By 2050 there will be 9.3bn people living, breathing and consuming our planet’s resources, with 75 per cent of these living in cities. To accommodate this we would need to build the equivalent of more than one new Birmingham every single week for the next 40 years.
The successful cities of the future will be more compact and efficient. But to realise this future, we need to overcome the paradoxes created by prosperity and connectivity.
The stark fact is that unless we make our cities more efficient and sustainable, the quality of life of most people everywhere in the world will suffer. Rapidly urbanising populations are a feature of emerging economies, but the new middle classes in the likes of the BRICS also expect their quality of life to keep growing.

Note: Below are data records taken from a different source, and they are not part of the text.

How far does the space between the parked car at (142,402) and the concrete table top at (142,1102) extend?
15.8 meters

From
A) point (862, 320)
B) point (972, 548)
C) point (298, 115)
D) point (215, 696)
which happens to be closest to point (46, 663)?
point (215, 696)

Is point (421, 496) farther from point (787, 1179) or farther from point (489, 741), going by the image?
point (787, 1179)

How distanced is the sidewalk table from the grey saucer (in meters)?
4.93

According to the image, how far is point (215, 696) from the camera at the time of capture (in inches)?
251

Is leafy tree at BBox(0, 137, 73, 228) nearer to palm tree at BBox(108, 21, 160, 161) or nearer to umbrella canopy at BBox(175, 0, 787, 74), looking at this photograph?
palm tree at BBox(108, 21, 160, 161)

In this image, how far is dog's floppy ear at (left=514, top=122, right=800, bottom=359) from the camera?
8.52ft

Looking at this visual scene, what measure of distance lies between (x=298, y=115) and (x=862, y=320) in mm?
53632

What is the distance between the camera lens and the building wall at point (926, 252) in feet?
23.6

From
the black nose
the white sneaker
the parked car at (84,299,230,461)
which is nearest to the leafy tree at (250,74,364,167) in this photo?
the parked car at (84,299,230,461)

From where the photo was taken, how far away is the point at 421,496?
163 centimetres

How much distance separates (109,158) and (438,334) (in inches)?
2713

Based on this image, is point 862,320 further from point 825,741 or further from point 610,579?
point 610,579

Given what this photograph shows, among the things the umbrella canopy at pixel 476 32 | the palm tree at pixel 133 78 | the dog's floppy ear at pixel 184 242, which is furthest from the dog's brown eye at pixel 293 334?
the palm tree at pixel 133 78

City development has relied on continuing low energy costs. But population growth, consumer demand and supply reaching nature’s limits are putting pressures also on rising energy costs, and together these present a massive threat to people’s quality of life. This is the Prosperity Paradox.
If we don’t find solutions to this paradox, the world could face a major crisis.

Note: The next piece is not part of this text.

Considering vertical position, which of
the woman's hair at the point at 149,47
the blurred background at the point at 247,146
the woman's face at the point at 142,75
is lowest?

So we need to encourage and plan for more compact cities. These will see people living closer to their place of work and commuting less, travelling more on public transport and less in cars. Urbanisation has seen fragmentation of communities, but in the compact city your neighbours and friends will be nearer to you, and where you shop, work and play will be closer to where you sleep. That will save energy, reducing per capita spend and therefore keeping disposable incomes up.
Politicians alone can’t deliver the compact cities we need. In an interconnected world, we need governments incentivising smart growth; communities moderating their short-term demands for goods for the benefit of their friends and neighbours in the long-term; business offering smarter, more integrated solutions that work in the long-term rather than just responding to the short-term demands of their shareholders.
Overcoming this Connectivity Paradox requires good story-telling. Politicians need to be more honest with voters about the short and long-term trade-offs of decisions; communities need to discuss and plan for their own future needs; businesses need to articulate a vision to shareholders that realises long-term value as well as short-term gain.
The responsibility doesn’t just fall on our politicians, our community or our business leaders. It falls to each and every one of us, individually and collectively.
Jeremy Bentham is Head of Scenarios at Shell.